O dia ainda mal tinha começado e foi a vez de sermos visitados pelo médico, estávamos em pulgas para receber a confirmação da tua saída, mas o médico detetou nas análises uns valores de concentração de bilirrubina um pouco acima do recomendado o que significava que estavas com icterícia, o tratamento seriam algumas horas de fototerapia, esta notícia foi como um murro no estômago e deixou-nos um pouco sem chão, a esta distância percebemos como às vezes as coisas mais normais e mundanas se transformam em grandes contrariedades na nossa cabeça.
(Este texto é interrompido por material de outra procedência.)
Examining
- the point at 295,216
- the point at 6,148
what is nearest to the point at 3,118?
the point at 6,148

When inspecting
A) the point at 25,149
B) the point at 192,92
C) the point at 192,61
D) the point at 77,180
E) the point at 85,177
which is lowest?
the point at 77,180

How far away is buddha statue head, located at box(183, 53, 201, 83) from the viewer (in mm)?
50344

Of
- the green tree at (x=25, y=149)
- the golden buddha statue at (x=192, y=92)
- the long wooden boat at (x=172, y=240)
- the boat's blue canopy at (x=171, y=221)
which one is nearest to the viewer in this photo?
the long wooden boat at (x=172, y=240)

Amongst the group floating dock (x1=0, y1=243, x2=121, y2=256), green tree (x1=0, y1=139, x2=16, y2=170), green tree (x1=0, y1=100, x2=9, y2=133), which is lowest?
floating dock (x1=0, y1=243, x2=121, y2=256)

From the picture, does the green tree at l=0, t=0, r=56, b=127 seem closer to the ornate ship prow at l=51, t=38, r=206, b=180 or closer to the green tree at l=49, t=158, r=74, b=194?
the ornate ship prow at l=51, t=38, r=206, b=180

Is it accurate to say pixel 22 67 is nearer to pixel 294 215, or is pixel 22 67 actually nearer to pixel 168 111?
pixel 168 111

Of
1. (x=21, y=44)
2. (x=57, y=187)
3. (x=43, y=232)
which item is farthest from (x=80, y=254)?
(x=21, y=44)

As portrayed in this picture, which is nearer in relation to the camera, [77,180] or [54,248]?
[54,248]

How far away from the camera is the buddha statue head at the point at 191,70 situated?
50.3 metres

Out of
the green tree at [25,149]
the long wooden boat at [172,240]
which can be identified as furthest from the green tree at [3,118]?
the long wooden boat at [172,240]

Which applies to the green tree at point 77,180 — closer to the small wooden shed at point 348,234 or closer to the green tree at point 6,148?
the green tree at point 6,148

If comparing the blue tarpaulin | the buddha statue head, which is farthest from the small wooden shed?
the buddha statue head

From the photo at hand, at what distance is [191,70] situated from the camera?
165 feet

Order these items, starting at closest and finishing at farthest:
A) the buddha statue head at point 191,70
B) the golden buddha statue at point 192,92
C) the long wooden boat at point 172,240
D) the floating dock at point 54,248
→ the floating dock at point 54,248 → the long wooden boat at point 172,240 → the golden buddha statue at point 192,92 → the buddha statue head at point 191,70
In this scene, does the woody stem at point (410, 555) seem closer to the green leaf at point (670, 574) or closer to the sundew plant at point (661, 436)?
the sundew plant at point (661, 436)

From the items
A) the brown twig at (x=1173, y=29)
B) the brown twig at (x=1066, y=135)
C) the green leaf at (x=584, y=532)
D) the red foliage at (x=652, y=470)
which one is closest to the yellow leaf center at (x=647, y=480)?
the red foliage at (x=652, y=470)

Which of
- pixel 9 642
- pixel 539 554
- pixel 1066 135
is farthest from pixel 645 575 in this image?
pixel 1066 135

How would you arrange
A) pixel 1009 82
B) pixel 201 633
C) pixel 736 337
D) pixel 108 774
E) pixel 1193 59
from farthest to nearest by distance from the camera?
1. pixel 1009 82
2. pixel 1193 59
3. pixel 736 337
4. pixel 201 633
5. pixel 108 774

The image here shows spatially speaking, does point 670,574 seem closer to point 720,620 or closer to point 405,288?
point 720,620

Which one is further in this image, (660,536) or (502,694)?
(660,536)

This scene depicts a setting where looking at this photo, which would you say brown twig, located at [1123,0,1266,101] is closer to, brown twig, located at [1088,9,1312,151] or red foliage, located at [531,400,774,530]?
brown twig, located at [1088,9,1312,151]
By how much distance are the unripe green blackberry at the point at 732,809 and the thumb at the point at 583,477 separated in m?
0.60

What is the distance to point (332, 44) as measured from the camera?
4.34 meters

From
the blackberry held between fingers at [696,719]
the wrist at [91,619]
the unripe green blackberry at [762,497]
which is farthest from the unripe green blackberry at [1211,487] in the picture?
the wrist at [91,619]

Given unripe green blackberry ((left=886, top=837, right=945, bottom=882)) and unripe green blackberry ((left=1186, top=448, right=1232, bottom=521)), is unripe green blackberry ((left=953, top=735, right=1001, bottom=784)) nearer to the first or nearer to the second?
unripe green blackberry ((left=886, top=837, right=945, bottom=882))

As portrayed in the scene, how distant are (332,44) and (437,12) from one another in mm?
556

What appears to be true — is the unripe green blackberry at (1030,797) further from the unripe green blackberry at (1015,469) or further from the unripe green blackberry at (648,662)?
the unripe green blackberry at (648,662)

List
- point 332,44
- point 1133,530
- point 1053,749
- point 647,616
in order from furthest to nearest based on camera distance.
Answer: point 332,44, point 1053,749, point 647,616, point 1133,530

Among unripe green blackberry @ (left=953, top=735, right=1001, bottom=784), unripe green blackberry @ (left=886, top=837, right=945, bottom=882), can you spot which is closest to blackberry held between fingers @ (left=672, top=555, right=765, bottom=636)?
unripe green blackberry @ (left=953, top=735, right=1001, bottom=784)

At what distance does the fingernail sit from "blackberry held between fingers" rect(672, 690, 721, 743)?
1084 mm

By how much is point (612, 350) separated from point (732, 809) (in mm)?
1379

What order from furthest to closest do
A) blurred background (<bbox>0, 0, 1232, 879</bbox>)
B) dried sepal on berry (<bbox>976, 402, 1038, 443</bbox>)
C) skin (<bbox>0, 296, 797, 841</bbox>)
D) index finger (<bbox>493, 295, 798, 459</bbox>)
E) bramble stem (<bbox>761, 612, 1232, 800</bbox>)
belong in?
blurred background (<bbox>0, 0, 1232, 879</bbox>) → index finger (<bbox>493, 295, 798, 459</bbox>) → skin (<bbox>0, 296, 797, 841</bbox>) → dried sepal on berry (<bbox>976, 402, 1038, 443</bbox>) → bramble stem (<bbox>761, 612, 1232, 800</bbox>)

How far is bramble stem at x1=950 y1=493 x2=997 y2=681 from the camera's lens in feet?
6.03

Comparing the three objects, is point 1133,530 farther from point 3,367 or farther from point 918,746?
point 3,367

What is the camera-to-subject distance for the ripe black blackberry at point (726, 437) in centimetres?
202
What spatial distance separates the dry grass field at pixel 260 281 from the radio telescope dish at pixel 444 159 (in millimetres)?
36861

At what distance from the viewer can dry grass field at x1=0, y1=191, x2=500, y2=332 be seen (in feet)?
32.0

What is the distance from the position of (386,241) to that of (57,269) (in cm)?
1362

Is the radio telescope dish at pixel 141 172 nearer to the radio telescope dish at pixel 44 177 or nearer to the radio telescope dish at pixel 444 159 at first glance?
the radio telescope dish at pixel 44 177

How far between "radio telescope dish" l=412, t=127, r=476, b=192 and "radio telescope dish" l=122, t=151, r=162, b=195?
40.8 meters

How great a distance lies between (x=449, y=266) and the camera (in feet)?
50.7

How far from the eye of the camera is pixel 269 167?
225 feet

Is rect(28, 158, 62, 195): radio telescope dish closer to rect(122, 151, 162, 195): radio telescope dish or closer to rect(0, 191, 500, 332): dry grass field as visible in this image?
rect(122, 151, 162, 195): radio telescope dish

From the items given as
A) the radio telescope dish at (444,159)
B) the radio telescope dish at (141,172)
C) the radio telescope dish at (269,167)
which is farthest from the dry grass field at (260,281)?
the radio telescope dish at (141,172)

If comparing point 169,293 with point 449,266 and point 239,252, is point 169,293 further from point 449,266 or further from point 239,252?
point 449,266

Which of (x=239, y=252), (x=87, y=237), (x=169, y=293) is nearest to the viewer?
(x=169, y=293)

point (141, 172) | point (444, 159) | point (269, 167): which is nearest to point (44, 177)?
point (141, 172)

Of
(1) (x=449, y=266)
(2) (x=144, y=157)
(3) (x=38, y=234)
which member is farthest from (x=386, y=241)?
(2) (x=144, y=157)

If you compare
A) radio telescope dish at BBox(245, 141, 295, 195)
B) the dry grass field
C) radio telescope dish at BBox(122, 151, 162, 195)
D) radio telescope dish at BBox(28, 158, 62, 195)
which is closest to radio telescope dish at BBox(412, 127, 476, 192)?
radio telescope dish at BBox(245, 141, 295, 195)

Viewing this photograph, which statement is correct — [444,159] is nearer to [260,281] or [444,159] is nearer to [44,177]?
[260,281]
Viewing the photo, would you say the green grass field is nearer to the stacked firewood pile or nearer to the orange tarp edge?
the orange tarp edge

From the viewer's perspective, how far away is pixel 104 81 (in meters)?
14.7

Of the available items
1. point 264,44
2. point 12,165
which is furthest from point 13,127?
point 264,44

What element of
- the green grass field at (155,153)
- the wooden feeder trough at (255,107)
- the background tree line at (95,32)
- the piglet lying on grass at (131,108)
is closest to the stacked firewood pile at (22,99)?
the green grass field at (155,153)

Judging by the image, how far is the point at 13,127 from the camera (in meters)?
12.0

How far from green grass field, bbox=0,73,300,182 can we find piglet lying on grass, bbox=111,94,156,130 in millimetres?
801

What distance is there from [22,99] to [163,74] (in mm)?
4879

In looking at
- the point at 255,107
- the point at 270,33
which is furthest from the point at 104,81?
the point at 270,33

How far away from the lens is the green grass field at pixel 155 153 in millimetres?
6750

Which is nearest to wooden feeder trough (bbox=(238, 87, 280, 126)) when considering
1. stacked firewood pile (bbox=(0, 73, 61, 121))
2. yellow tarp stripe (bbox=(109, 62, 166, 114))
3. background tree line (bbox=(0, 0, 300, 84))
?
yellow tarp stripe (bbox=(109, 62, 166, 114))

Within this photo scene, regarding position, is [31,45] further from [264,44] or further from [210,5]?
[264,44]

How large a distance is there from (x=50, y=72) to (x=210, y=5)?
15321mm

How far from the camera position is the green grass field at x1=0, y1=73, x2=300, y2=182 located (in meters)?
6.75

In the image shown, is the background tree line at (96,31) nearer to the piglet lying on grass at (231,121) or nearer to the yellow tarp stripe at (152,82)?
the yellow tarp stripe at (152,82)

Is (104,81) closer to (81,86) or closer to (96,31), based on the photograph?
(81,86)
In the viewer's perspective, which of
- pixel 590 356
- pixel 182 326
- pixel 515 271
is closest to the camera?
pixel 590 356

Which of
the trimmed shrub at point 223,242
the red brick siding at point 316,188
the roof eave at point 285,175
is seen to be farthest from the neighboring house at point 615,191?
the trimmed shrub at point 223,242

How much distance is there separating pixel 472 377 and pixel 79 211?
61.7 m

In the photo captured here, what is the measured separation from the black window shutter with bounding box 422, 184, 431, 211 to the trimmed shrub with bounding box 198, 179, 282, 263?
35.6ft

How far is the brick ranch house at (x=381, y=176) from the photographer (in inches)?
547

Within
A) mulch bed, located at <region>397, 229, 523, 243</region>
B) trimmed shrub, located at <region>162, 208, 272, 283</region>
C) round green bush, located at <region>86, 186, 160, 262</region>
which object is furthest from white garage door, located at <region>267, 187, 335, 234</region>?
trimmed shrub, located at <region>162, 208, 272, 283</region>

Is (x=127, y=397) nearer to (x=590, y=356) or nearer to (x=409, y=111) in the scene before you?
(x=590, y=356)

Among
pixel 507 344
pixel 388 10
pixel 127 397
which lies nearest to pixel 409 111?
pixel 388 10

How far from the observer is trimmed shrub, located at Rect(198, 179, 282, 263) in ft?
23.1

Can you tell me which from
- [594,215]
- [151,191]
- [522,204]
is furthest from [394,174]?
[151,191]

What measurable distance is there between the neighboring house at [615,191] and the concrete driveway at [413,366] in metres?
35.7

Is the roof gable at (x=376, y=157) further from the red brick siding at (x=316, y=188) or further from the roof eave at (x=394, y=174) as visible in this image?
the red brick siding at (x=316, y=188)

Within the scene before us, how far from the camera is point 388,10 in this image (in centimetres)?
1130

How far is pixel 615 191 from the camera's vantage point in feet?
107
Passámos mais esse dia no hospital e estivemos sempre próximos de ti, embora estivesses sozinha numa sala, dentro de uma incubadora a fazer tratamentos de luz, foi a primeira vez que estivemos algum tempo separados de ti e esse afastamento custou-nos muito, minimizámos esse sofrimento pedindo aos médicos e enfermeiros várias vezes para irmos para ao pé de ti e estávamos constantemente a espreitar por uma pequena janela por onde conseguíamos ver-te, o que acabava por nos tranquilizar um pouco.
Foi já de madrugada, pelas duas da manhã, que abandonámos as instalações do hospital, chovia copiosamente e saímos pela zona das urgências por ser mais abrigada, os planos que tínhamos feitos em relação à primeira roupa que usarias ao sair do hospital não passaram disso mesmo, com algum cansaço acumulado, sobretudo a tua mãe que ainda estava dorida, mas com uma imensa felicidade por estarmos finalmente de regresso a casa.